Questions spatiales sur des images
• • • •

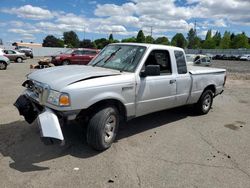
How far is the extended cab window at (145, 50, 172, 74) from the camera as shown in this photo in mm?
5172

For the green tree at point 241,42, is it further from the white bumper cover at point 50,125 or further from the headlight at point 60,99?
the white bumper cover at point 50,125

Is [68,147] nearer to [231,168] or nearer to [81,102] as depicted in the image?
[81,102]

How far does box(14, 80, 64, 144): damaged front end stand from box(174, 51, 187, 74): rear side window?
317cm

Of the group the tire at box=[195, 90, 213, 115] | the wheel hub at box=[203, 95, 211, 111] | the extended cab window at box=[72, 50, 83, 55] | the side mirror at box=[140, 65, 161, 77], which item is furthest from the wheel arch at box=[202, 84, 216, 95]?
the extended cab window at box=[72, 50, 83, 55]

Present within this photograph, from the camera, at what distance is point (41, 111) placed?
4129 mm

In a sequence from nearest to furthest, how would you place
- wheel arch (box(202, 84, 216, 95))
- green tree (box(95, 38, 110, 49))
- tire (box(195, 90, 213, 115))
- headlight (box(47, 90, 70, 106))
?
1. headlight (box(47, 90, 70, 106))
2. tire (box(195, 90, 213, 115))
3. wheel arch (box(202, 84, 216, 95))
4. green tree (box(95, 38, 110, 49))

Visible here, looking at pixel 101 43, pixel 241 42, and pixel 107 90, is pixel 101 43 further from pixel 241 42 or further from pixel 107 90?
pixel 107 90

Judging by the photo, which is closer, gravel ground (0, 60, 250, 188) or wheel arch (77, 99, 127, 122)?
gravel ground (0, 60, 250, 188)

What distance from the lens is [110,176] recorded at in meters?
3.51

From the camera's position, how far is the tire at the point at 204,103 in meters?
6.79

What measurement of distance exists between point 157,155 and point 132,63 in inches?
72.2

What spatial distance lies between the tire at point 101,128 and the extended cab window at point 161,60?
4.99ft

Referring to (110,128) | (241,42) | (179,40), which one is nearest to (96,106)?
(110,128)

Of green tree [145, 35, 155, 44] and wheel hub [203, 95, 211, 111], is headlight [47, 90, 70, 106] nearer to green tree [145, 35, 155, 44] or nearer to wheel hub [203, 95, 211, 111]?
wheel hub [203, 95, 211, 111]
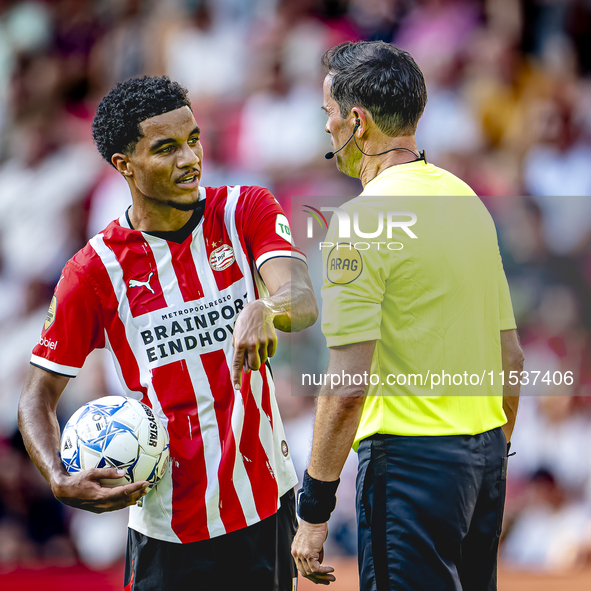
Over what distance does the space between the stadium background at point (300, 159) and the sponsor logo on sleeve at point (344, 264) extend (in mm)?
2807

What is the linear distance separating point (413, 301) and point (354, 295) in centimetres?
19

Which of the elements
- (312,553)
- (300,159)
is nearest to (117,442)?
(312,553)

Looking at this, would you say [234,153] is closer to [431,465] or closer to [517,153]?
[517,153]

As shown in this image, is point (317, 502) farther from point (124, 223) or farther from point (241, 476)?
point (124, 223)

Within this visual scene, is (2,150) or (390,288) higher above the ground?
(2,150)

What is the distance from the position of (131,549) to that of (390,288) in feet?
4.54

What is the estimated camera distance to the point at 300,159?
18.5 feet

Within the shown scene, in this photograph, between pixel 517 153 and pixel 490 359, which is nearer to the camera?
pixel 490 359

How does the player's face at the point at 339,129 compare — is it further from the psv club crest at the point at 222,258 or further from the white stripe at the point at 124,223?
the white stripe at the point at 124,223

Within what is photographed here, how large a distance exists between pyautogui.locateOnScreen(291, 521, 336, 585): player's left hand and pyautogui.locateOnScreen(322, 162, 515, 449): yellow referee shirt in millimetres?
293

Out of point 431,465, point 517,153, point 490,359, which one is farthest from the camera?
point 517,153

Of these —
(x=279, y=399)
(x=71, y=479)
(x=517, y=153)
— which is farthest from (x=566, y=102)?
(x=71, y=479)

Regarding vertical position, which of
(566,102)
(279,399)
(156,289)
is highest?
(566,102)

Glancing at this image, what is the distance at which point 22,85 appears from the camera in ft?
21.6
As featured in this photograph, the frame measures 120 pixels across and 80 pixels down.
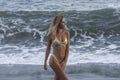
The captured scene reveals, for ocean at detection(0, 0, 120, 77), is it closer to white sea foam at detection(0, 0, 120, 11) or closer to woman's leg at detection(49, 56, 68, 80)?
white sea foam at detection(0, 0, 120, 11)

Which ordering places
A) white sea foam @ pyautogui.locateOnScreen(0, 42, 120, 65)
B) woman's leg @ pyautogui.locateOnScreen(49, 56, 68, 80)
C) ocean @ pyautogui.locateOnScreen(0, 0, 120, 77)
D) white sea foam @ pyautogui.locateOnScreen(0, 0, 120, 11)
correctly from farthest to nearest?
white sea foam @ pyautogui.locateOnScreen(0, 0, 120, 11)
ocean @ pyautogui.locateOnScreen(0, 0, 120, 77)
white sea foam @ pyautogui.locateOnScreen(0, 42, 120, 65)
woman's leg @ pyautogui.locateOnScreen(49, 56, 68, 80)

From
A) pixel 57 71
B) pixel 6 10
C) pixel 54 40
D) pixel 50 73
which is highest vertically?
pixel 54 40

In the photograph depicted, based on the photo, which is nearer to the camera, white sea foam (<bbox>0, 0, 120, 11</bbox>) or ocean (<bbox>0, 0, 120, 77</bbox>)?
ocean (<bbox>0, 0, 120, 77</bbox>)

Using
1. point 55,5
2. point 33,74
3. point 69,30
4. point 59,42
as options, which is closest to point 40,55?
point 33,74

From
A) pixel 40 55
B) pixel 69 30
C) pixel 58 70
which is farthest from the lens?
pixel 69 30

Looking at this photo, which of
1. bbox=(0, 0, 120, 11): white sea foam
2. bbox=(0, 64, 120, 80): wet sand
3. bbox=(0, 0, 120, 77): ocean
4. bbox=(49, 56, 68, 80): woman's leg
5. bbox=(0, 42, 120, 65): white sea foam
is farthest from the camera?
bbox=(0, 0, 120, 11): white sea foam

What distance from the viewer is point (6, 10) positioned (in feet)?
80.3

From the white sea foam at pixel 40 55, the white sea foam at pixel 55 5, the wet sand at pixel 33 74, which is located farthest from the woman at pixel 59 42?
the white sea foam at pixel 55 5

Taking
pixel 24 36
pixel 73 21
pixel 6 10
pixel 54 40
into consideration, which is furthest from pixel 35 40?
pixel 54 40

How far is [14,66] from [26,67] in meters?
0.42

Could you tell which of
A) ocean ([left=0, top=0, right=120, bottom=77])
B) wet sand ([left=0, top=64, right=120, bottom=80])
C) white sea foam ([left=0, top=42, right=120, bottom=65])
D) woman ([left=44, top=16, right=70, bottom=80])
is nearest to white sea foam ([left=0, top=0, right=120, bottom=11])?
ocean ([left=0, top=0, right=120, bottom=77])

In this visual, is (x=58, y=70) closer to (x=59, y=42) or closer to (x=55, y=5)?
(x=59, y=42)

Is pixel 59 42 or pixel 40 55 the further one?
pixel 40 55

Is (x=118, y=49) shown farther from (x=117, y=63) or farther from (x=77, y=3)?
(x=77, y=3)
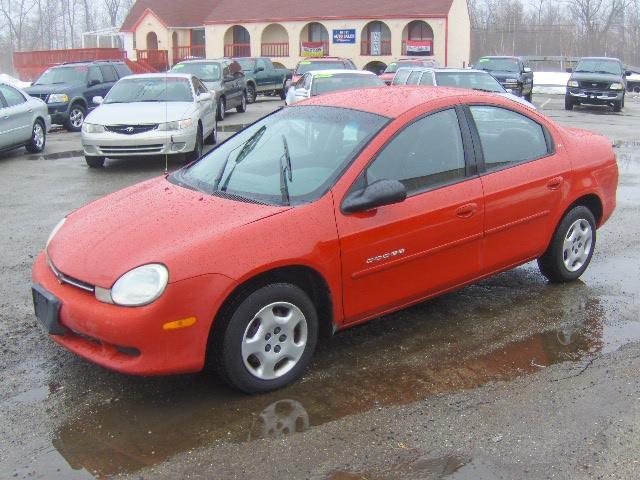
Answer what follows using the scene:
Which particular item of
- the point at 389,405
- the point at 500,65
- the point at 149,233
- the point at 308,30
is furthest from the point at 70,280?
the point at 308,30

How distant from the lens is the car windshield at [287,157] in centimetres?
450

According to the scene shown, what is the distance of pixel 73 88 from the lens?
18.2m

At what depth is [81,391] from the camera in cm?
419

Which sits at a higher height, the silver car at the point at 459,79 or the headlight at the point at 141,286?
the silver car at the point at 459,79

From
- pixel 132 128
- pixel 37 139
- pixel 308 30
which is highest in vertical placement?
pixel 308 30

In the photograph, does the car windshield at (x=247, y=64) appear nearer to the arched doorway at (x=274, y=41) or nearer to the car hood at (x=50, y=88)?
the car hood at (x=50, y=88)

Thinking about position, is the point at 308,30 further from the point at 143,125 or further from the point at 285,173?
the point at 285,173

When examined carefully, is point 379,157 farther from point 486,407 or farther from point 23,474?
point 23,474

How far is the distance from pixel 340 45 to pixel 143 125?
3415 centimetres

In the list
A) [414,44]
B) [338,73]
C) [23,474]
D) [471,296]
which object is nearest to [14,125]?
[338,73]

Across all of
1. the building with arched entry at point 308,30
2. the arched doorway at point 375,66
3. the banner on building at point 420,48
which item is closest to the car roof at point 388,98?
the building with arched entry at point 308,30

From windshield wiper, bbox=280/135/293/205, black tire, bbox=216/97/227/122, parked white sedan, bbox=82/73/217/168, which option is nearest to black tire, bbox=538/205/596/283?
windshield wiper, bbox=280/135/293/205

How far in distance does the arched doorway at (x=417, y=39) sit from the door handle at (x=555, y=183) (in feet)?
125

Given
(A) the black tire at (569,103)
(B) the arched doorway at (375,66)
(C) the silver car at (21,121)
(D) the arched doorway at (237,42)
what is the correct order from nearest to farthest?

• • • •

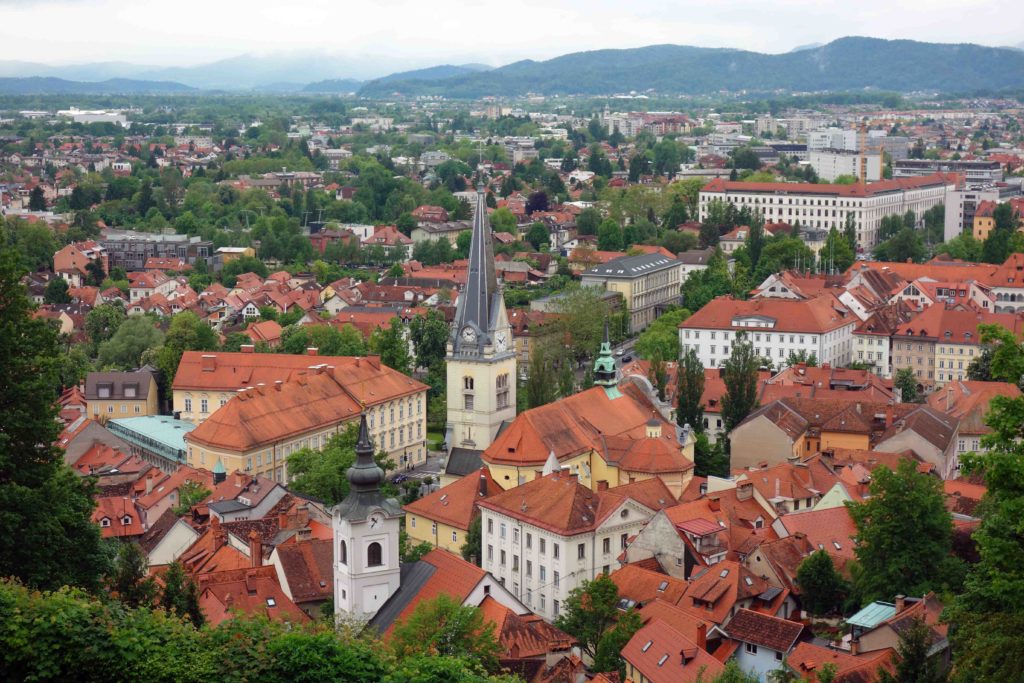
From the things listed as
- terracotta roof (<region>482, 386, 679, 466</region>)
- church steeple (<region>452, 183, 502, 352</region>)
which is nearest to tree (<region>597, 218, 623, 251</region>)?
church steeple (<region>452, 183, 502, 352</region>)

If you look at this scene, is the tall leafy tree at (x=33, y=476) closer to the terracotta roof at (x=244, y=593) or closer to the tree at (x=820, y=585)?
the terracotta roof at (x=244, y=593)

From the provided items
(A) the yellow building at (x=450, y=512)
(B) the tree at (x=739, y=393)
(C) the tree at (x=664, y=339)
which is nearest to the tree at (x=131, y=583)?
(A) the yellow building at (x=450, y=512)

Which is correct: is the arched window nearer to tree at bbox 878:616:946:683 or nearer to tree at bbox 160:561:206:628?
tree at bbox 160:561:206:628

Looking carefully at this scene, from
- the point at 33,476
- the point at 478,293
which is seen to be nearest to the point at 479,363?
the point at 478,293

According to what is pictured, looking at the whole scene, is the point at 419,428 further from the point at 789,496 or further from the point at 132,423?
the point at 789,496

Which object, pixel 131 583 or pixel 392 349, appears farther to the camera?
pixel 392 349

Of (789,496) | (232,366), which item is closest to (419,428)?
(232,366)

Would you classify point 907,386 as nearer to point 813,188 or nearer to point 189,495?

• • • •

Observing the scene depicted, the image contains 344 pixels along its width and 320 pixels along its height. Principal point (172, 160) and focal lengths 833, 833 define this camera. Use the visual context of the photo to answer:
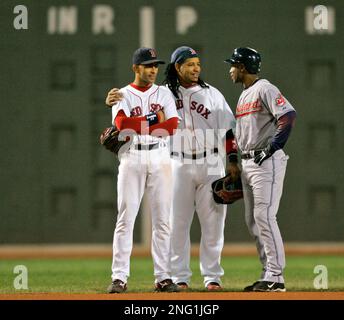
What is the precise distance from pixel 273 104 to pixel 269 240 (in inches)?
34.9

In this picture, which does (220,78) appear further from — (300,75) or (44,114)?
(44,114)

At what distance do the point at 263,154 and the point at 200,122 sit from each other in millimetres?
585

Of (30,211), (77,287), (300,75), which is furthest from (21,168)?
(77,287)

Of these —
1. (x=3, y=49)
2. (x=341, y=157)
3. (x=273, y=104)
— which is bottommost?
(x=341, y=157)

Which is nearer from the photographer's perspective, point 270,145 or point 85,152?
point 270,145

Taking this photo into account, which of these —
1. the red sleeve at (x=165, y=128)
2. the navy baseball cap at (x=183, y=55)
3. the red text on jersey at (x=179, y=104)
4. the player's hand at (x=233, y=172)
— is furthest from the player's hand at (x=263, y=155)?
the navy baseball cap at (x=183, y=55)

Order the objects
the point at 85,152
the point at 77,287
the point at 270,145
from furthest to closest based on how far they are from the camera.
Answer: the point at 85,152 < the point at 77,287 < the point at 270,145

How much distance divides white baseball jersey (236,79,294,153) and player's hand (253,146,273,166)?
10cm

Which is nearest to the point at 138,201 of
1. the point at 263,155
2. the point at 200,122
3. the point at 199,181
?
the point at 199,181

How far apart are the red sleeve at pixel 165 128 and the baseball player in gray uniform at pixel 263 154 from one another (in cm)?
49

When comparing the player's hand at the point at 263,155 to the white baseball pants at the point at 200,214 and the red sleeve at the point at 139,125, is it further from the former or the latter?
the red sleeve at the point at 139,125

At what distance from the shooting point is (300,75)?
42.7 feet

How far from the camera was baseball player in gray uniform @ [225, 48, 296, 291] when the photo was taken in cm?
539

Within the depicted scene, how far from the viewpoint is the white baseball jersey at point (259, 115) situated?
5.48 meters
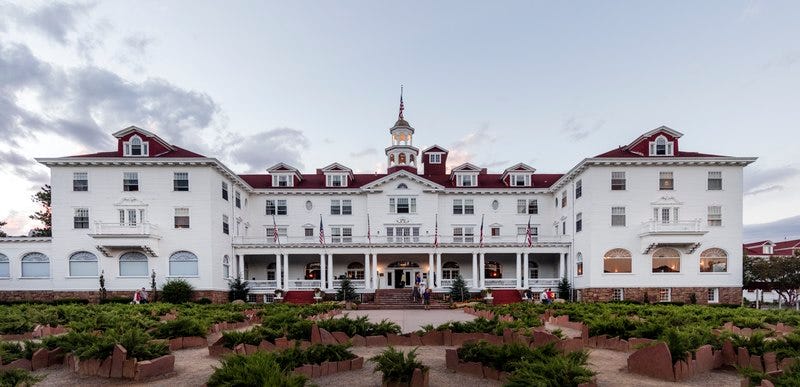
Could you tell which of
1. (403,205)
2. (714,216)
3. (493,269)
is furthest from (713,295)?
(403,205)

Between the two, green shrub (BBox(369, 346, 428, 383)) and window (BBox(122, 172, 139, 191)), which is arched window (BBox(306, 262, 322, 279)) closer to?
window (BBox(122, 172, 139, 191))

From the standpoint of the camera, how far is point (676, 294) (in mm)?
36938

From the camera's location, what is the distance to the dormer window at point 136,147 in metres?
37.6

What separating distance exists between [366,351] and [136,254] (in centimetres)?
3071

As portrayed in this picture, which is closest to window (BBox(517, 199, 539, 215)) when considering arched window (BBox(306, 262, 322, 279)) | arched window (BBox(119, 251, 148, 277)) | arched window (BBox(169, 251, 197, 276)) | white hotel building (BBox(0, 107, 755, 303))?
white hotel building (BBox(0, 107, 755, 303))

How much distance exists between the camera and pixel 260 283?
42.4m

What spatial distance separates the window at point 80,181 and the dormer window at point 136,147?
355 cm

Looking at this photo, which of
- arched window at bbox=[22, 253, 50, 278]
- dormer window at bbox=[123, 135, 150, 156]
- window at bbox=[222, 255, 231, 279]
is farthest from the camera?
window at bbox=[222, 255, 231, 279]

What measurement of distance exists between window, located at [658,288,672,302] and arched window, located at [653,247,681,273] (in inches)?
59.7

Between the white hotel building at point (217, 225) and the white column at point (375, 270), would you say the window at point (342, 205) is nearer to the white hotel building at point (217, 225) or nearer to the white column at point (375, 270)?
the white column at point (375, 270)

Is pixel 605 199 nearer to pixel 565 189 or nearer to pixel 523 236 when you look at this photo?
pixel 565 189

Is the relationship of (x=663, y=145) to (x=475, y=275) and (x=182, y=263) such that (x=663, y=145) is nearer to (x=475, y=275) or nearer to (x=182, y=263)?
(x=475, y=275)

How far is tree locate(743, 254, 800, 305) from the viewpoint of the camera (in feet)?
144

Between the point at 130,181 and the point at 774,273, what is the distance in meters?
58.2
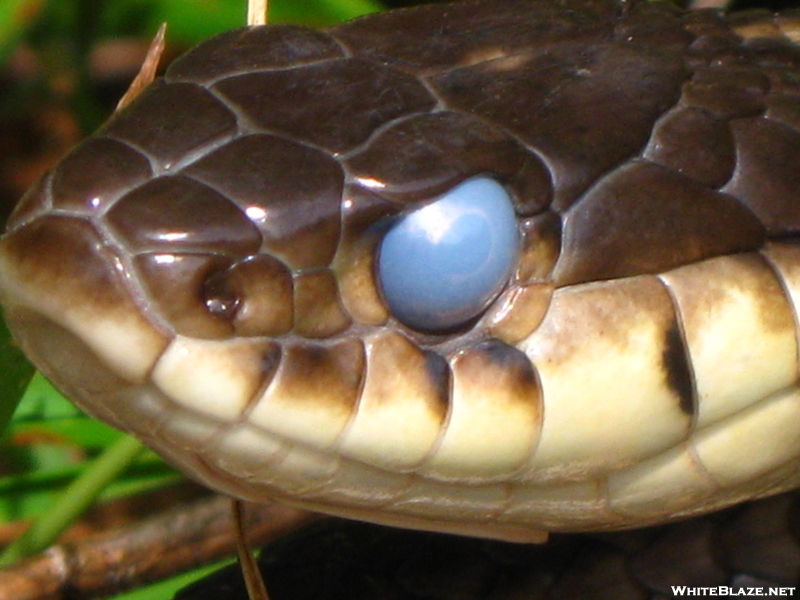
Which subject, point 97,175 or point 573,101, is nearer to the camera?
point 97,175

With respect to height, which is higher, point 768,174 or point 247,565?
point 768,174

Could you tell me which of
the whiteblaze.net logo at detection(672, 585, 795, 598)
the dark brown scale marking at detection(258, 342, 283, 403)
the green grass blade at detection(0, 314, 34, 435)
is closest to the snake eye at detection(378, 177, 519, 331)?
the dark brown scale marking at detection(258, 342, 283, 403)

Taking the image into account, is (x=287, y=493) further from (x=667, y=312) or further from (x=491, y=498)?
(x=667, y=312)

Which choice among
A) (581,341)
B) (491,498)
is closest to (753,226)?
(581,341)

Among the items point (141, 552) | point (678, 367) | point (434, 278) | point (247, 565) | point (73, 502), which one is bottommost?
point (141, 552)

• • • •

• **EXERCICE ÉCRIT**
Relevez dans les enregistrements ci-dessus chaque ligne contenant le mot « bumper », puis recopiez-la.

• **RÉSULTAT**
For the green tree at point 241,42, is it further from the white bumper cover at point 50,125 or further from the headlight at point 60,99?
the white bumper cover at point 50,125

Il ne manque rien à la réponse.